* begin Data for this task *

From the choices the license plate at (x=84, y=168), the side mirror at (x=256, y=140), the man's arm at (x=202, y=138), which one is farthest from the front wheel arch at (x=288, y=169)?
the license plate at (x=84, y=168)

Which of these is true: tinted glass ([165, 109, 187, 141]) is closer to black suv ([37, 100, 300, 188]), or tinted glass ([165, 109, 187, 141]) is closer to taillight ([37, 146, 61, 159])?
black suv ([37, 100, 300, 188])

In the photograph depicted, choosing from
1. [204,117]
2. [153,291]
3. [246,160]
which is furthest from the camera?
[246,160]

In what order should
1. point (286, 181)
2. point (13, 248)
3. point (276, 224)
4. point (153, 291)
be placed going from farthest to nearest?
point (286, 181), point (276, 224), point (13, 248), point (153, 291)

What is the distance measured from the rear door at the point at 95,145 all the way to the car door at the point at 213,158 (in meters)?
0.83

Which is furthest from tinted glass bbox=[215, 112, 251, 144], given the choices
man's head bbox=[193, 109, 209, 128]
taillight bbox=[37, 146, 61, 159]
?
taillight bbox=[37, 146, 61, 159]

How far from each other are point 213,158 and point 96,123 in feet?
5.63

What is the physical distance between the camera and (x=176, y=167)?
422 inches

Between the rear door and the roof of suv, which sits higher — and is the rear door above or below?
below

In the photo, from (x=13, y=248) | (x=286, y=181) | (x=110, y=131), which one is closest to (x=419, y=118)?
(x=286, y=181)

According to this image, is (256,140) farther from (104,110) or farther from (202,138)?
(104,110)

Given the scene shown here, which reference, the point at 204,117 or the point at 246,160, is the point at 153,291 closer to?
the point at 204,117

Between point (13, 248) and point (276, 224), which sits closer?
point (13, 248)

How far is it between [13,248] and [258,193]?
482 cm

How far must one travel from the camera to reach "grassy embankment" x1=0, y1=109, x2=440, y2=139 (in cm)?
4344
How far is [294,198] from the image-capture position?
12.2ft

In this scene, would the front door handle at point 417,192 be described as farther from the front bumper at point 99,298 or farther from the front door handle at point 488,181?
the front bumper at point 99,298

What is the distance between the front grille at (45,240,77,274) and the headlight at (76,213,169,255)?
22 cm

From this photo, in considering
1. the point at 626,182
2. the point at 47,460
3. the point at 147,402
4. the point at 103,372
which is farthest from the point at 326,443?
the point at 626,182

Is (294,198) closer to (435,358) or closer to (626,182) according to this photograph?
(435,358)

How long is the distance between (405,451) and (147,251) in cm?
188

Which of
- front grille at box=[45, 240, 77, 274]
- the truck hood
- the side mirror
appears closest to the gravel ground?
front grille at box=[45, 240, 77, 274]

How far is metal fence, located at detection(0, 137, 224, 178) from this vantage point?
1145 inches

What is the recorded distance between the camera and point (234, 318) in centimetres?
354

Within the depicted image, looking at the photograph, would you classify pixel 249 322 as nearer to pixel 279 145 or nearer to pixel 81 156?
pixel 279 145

* end Data for this task *

▶ To be done
Quote verbatim every line from the one containing "In the photo, from" up to and including the last line of the items.

▶ Answer to this task
In the photo, from (x=13, y=248) | (x=286, y=181) | (x=110, y=131), which one is closest to (x=419, y=118)?
(x=286, y=181)

According to this image, is (256,140) farther from (104,110) or farther from (202,138)?
(104,110)

Given the scene shown here, which reference, the point at 204,117 or the point at 246,160, is the point at 153,291 closer to?
the point at 204,117

Between point (13, 248) and point (276, 224), which sits closer?
point (13, 248)

How far is it between [13,248] and [258,193]?
482 cm

How far must one travel from the camera to reach "grassy embankment" x1=0, y1=109, x2=440, y2=139 (in cm)?
4344
How far is [294,198] from the image-capture position?
12.2ft

In this scene, would the front door handle at point 417,192 be described as farther from the front bumper at point 99,298 or farther from the front door handle at point 488,181?
the front bumper at point 99,298

What is the distance between the front grille at (45,240,77,274) and the headlight at (76,213,169,255)?
22 cm

From this photo, in considering
1. the point at 626,182
2. the point at 47,460
3. the point at 147,402
4. the point at 103,372
which is farthest from the point at 326,443?
the point at 626,182

Is (294,198) closer to (435,358) or closer to (626,182) according to this photograph?
(435,358)

How long is the distance between (405,451) and (147,251) in cm?
188

Which of
- front grille at box=[45, 240, 77, 274]
- the truck hood
- the side mirror
appears closest to the gravel ground?
front grille at box=[45, 240, 77, 274]

How far is metal fence, located at detection(0, 137, 224, 178) from this vantage point?
1145 inches

What is the recorded distance between the camera and point (234, 318) in centimetres?
354

Within the depicted image, looking at the photograph, would you classify pixel 249 322 as nearer to pixel 279 145 or nearer to pixel 81 156?
pixel 279 145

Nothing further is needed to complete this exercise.